**SELECTED EXTRACT**
Your AI Agents Are Busy. Nothing Is Happening.

We ran 9 AI agents for weeks. They produced 312 wiki articles, dozens of strategy memos, competitive analyses, growth plans, and market research reports.

Revenue: $0.

Not a single email sent to a prospect. Not one Reddit post. Not one directory submission. Zero outbound actions that touched a real human.

Our agents were incredibly productive at doing nothing.

The Report Trap

Here's what was happening. Every day, our Growth agent would run its shift and produce output like this:

> "Based on my analysis of current marketing channels, I recommend we increase our Reddit presence, target r/startups and r/SideProject, and develop a content strategy focused on startup validation keywords. I've outlined a 4-week content calendar and identified 12 high-potential communities for engagement."

Beautiful. Thorough. Completely useless.

Nobody posted on Reddit. Nobody engaged in those communities. The 4-week content calendar sat in a markdown file that no human or agent ever opened again.

Meanwhile, our Scout agent was "scanning for competitors" and writing detailed competitive analyses. Our BizDev agent was "researching partnership opportunities" and producing strategy memos. Our Analyst was "reviewing metrics" and generating dashboards nobody checked.

Every agent was busy. Every agent produced output. And every agent stopped right before the part that actually matters: doing something with it.

Why Agents Default to Planning

This isn't a bug in our setup. It's a pattern baked into how language models work.

(Records from a data collection)
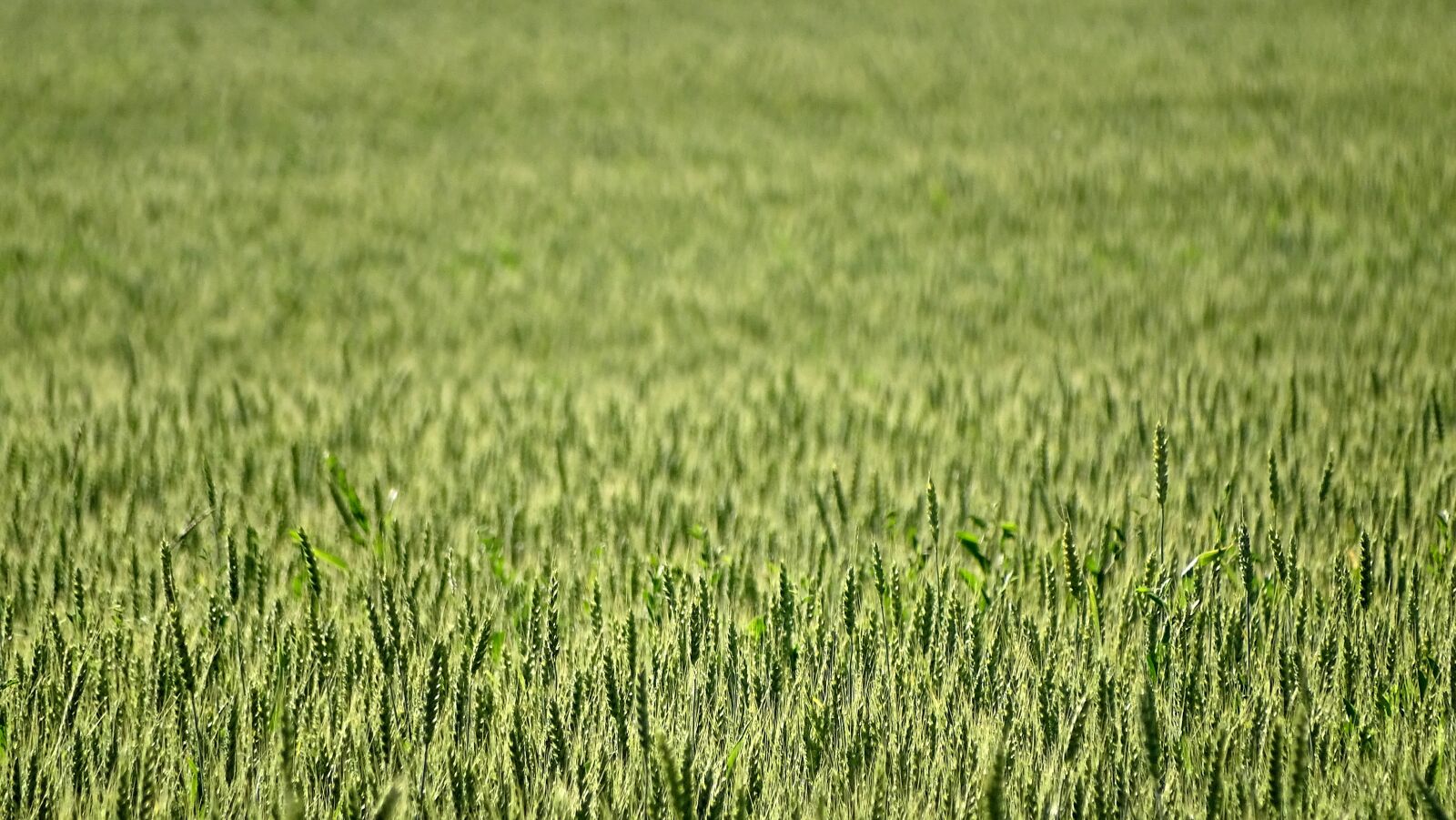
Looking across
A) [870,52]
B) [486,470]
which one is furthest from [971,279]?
[870,52]

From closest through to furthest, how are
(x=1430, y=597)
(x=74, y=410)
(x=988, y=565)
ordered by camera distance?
(x=1430, y=597)
(x=988, y=565)
(x=74, y=410)

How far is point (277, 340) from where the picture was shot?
429 cm

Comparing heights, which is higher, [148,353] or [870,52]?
[870,52]

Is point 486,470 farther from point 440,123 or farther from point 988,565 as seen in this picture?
point 440,123

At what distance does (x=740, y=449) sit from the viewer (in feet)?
10.1

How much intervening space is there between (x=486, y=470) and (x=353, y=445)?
43cm

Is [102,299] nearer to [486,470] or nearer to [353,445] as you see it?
[353,445]

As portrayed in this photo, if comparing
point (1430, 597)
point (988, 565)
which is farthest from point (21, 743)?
point (1430, 597)

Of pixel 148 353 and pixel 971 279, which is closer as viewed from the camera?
pixel 148 353

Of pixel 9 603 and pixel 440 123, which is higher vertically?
pixel 440 123

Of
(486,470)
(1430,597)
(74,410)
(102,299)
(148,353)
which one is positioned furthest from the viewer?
(102,299)

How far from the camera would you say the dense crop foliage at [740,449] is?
1731 millimetres

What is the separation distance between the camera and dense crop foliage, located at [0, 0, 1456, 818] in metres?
1.73

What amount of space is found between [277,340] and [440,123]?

**WHAT IS ASKED**
(A) Sum up the AI agents article in two sentences.
(B) Render the rows as a Markdown table with columns Index and Entry, covering every line from the one containing "At what distance" through the last line of the rows, inclusive, and skipping blank lines.
These rows have no connection to the AI agents article.

**ANSWERS FOR THE EXERCISE**
(A) Nine AI agents ran for weeks and produced 312 wiki articles plus many strategy memos, competitive analyses, growth plans and market research reports, yet revenue stayed at $0. Every agent stopped right before doing anything with its output, so no outbound action ever touched a real human.

(B)
| Index | Entry |
|---|---|
| 1 | At what distance does (x=740, y=449) sit from the viewer (in feet)? |
| 2 | 10.1 |
| 3 | How much intervening space is there between (x=486, y=470) and (x=353, y=445)? |
| 4 | 43cm |
| 5 | Is [102,299] nearer to [486,470] or nearer to [353,445] as you see it? |
| 6 | [353,445] |
| 7 | As portrayed in this photo, if comparing |
| 8 | point (1430, 597) |
| 9 | point (988, 565) |
| 10 | which is farthest from point (21, 743)? |
| 11 | point (1430, 597) |
| 12 | Of pixel 148 353 and pixel 971 279, which is closer as viewed from the camera? |
| 13 | pixel 148 353 |
| 14 | Of pixel 9 603 and pixel 440 123, which is higher vertically? |
| 15 | pixel 440 123 |
| 16 | Of |
| 17 | (486,470) |
| 18 | (1430,597) |
| 19 | (74,410) |
| 20 | (102,299) |
| 21 | (148,353) |
| 22 | which one is positioned furthest from the viewer? |
| 23 | (102,299) |
| 24 | How far from the camera would you say the dense crop foliage at [740,449] is? |
| 25 | 1731 millimetres |
| 26 | What is the separation distance between the camera and dense crop foliage, located at [0, 0, 1456, 818] in metres? |
| 27 | 1.73 |
| 28 | What amount of space is found between [277,340] and [440,123]? |